____ EXTRACT TO READ
A short season of one show could run just over 3GB. The actual disk space available to you is not 8GB, because of the OS etc; it's really 6GBish. To find out what you're using, you need to hunt a bit. There is no disk meter in the top accessory bar where Wifi, battery, and other settings live. Tap that bar, and you'll see options like volume. (Yes, it says "Lynn's 5th Kindle," I don't want to talk about it.)

You need to hit "More" and then click into "Device" to see the disk usage. That's really annoying for a device with such a small drive. I wouldn't be hoarding content on it, but for non-wifi situations, having downloaded content seems pretty important to me. I'm really befuddled by this one.

This said, my MP4 videos do look and sound nice. I'll be spending the evening getting ready for that trip.

Web Browsing, Email, Twitter, Etc.

I am guardedly pleased with this so far. I had some issues getting the built-in email app to recognize a Verizon Yahoo address, but the Yahoo mail app worked fine. Tweetcaster works nicely, and I even get a tiny cute beep in the notifications bar when someone @ mentions me, which is nice (same cute beep for email I receive).

The web browser does support tabs, which is great; but the favorites/bookmarks have one major issue: There seems to be no way to delete one. Huh? So it came built in with ESPN.com and a few others I never use, and I can't remove them. If this was a UI design mistake, it's shocking; if it was policy for some payment by partners -- unlike Amazon in so many ways, who are usually all about the customer.

Please fix this, Amazon.

Web pages also allow you to remember passwords, which - thank goodness. Typing is such a damn pain (see below).

Since web pages look good, and play video (including flash), this is a real plus on the device. Selection of links is funky, and I sometimes don't know if the selection problems I am having are due to the OS, touchscreen, or some web loading/processing issue.

PDF Files

PDFs on the e-ink "reading" Kindles are terrible - when they took away the text reflowing option for PDF docs, it becomes impossible to really read them, requiring too much zooming, scrolling, etc, and any images take forever to load and are, of course, B&W.

Most of this is awesome on the Kindle Fire! Definitely a reasonable PDF reader. The documents look great, and my only issue is the weird scroll-down, then to the right, for navigating a large document. It would be nice to have an option for "just scroll down" to get through a PDF document, instead of trying to use the book/paper metaphor of flipping pages. Here is how pretty PDFs look (yes, this is fanfiction, deal with it; of course I tested academic articles too).

Here's a page in portrait, with arrows suggesting how I need to scroll (down to get to bottom of the page, then flick to the right to "flip" to next page).

Thumbs up on PDF reading. They appear in your Documents folder as you would expect, and you don't need to send them to your device for conversion, they just "work." There isn't a Kindle Fire Instapaper app, but since you can save the site in your bookmarks and read text only, or download as Mobi files, you are all set there.

App Use: Angry Birds

Angry Birds is great. So is Solitaire. I haven't tried to install any apps that aren't in the Amazon app store, although you can (instructions abound on this). Note: I installed these on my Android phone and can't use them on it, screen is too small to really do it right. This form-factor is just fine for games that need a wider field of vision, or for people who are getting older and blinder.

I also installed a drawing app, but I don't much want to draw with my finger, so.
________
____ GIVEN INFORMATION
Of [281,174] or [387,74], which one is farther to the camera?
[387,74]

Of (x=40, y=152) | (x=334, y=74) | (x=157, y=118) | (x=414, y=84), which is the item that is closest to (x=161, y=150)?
________
• GIVEN INSTRUCTION:
Rewrite the Kindle Fire review between "Most of this" and "academic articles too).", inclusive, with "metaphor" changed to "analogy".

• FINISHED EXERCISE:
Most of this is awesome on the Kindle Fire! Definitely a reasonable PDF reader. The documents look great, and my only issue is the weird scroll-down, then to the right, for navigating a large document. It would be nice to have an option for "just scroll down" to get through a PDF document, instead of trying to use the book/paper analogy of flipping pages. Here is how pretty PDFs look (yes, this is fanfiction, deal with it; of course I tested academic articles too).